── 本文セクション

16章から成る第1部は、5つの塔をもつクシーの城の描写から始まる。そして、クシー一族の栄華が語られる。1340年、オーストリア公の娘カタリーナを母として、アンガラン7世(以下、クシーと呼ぶ)は生を受けた。クシーが成長した頃、ポアティエの戦いで敗北したフランス王ジャン2世は、イングランドの捕虜となってしまう。クシーはロンドンで人質となるが、その間に何とイングランド王エドワード3世の長女イザベラと結婚する。この結果、クシーは英仏両王に忠誠の義務を負うことになってしまった。クシーは賢明にも、オーストリアに兵を向ける(英仏どちらにも味方しなくていい)。しかし、戦争をしている両国間で二重国籍が長く許されるはずはない。クシーは、義父の死から2ヶ月後、イングランドの領地をすべて放棄して、フランスを選ぶ。1377年のことであった。そして、教皇庁の分裂が始まったことで、第1部は幕を閉じる。
第2部は、11章から成り、賢王シャルル5世の信任を得たクシーが、フランス王家の重鎮として順調に出世を重ねていくところから幕をあける。フランドルの反乱やパリの反乱も鎮圧され、クシーはアンジュー公がナポリ王国を目指してアルプスを越えた後、援助のためイタリア(トスカーナ)に赴く。また、チュニジアにも遠征するが、成果は得られない。シャルル6世が精神異常の兆候を示し始め、フランスに暗い影が差す。ブルゴーニュ派対オルレアン派(アルマニャック派)の争いが始まる。そして、クシーは、ブルゴーニュ公の息子ヌヴェール(後のジャン1世不畏公)の顧問として、ハンガリー王シギスムントの十字軍(対オスマン朝)に参加する。ニコポリスの戦いで敗北して、ヌヴェールと共にバヤズィド1世の捕虜となったクシーは、オスマン朝の首都ブルサで客死するのである。

────
── データ抜粋

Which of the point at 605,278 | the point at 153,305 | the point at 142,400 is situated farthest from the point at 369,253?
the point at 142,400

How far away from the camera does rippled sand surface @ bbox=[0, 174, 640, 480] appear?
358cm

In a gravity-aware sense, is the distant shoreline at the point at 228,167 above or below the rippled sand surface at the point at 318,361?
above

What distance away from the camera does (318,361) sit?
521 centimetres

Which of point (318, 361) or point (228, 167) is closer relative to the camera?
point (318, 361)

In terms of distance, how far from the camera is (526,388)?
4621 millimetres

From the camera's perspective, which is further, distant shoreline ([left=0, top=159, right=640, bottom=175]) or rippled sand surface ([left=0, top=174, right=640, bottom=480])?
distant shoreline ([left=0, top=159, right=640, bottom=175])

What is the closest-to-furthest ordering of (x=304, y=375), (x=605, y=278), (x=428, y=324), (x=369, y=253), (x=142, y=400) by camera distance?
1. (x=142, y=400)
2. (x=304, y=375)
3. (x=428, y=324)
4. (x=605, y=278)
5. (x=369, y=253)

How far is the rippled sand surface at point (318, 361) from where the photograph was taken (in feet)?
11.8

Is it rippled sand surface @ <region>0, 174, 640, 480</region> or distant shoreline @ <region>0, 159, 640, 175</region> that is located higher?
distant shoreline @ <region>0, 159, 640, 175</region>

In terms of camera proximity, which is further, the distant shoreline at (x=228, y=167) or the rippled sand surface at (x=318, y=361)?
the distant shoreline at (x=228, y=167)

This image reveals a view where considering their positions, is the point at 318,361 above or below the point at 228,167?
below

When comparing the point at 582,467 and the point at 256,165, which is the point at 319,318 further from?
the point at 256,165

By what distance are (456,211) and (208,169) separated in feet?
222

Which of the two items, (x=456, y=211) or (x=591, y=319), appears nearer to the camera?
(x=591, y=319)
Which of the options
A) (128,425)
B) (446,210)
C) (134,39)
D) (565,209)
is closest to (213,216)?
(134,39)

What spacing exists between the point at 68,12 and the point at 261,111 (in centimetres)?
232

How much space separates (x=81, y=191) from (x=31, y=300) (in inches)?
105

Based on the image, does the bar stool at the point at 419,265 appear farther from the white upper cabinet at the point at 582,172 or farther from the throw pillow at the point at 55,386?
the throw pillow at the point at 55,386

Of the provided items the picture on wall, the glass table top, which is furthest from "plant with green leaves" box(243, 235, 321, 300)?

────

取り組む課題
1. クシーについての本文によると、クシーが英仏両王に忠誠の義務を負うことになったのはなぜですか。
2. クシーについての本文を2文でまとめるとどうなりますか。
3. クシーについての本文の続きを書いてもらえますか。

課題ごとの回答
1. クシーはフランスの貴族でありながら、ロンドンで人質となっていた間に、イングランド王エドワード3世の長女イザベラと結婚しました。この結婚の結果、英仏両王に忠誠の義務を負うことになりました。

2. 第1部では、1340年に生まれたクシーが、ロンドンで人質となっていた間にエドワード3世の長女イザベラと結婚して英仏両王に忠誠の義務を負い、1377年にイングランドの領地をすべて放棄してフランスを選ぶまでが語られる。第2部では、シャルル5世の信任を得て出世したクシーがイタリアやチュニジアに赴いた後、ハンガリー王シギスムントの十字軍に参加し、ニコポリスの戦いで敗れて捕虜となり、ブルサで客死するまでが描かれる。

3.
本書には、フランス王妃バイエルンのイザボー、デュ・ゲクラン、ミラノのヴィスコンティ―族や、有名な傭兵隊長ホークウッド、シエーナのカテリーナなど、興味深い脇役も大勢登場する。アクの強い多くの登場人物の中で、クシーほど冷静かつ合理的で「最も経験豊かで巧みな」騎士は、どこにも見当たらない。また「同時代の最大の年代記作者、ジャン・フロアサールのパトロンとなるよいセンスをもっていた」。クシーの血筋は、ブルボン朝初代のアンリ4世まで受け継がれていくが、クシーが男子を残さなかったため、アンガラン7世は末代となる。クシーの大男爵領は、やがて王室所領に統合されていった。ところで、これだけの波乱万丈の人生を生き抜いた重要人物でありながら、不思議なことに、「彼が描かれた信ずべき肖像がない」のである。その分、想像力が否が応でも掻き立てられる。クシー、アンガラン7世は、果たしてどのような相貌の持ち主だったのだろうか、と。